» Voci memorizzate
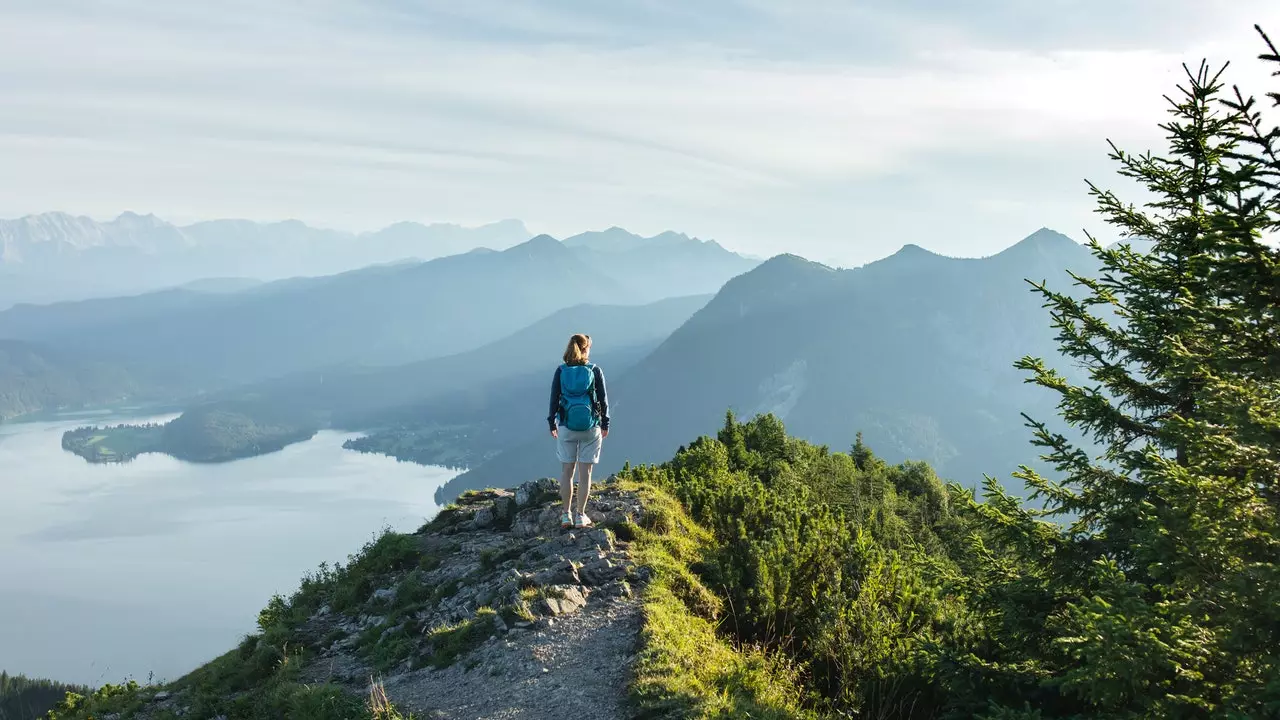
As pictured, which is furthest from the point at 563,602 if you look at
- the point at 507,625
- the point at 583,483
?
the point at 583,483

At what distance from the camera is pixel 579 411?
1247 cm

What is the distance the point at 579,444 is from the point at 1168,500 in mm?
8588

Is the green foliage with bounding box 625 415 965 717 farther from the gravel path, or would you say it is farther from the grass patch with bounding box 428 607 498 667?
Result: the grass patch with bounding box 428 607 498 667

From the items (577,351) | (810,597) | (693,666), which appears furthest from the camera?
(577,351)

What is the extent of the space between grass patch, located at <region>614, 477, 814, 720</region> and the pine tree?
2.43 metres

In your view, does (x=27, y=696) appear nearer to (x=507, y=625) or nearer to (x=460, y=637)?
(x=460, y=637)

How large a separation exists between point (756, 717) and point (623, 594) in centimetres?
358

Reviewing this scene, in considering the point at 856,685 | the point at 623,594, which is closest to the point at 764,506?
the point at 623,594

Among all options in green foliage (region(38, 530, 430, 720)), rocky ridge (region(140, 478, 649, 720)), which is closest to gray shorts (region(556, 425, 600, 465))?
rocky ridge (region(140, 478, 649, 720))

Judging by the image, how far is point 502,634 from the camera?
10.5 m

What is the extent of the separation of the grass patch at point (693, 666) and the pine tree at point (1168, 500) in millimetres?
2430

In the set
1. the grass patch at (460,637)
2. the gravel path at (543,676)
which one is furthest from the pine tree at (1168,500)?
the grass patch at (460,637)

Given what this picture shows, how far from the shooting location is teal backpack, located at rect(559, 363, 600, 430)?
491 inches

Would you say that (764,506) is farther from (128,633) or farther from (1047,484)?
(128,633)
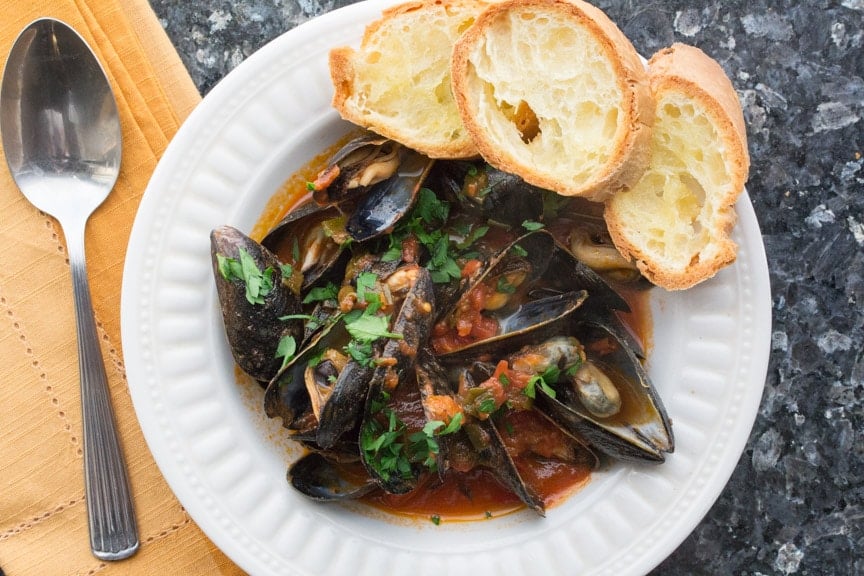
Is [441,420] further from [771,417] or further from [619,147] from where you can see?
[771,417]

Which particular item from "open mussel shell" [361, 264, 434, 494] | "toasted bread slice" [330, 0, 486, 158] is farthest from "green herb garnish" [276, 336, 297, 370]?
"toasted bread slice" [330, 0, 486, 158]

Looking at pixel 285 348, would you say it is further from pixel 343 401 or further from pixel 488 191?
pixel 488 191

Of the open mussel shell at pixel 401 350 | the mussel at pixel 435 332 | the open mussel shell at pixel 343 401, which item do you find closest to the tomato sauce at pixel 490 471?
the mussel at pixel 435 332

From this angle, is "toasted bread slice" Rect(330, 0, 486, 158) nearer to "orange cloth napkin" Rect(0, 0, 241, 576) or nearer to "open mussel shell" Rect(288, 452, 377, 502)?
"orange cloth napkin" Rect(0, 0, 241, 576)

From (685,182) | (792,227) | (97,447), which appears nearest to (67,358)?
(97,447)

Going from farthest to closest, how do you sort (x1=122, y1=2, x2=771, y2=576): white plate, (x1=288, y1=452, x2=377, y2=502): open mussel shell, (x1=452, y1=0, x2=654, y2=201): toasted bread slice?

» Obiettivo dell'esercizio
Trascrivi senza alcuna modifica il tratto delle voci qui sopra che va dalla riga contenente "From this angle, is" fino alla fine delle voci, estremi compresi.

» Risultato atteso
From this angle, is "toasted bread slice" Rect(330, 0, 486, 158) nearer to "orange cloth napkin" Rect(0, 0, 241, 576) or nearer to "open mussel shell" Rect(288, 452, 377, 502)?
"orange cloth napkin" Rect(0, 0, 241, 576)

From (685,182) | (792,227) | (97,447), which appears nearest to (67,358)?
(97,447)

Going from farthest to closest, how do you sort (x1=122, y1=2, x2=771, y2=576): white plate, (x1=288, y1=452, x2=377, y2=502): open mussel shell, (x1=452, y1=0, x2=654, y2=201): toasted bread slice?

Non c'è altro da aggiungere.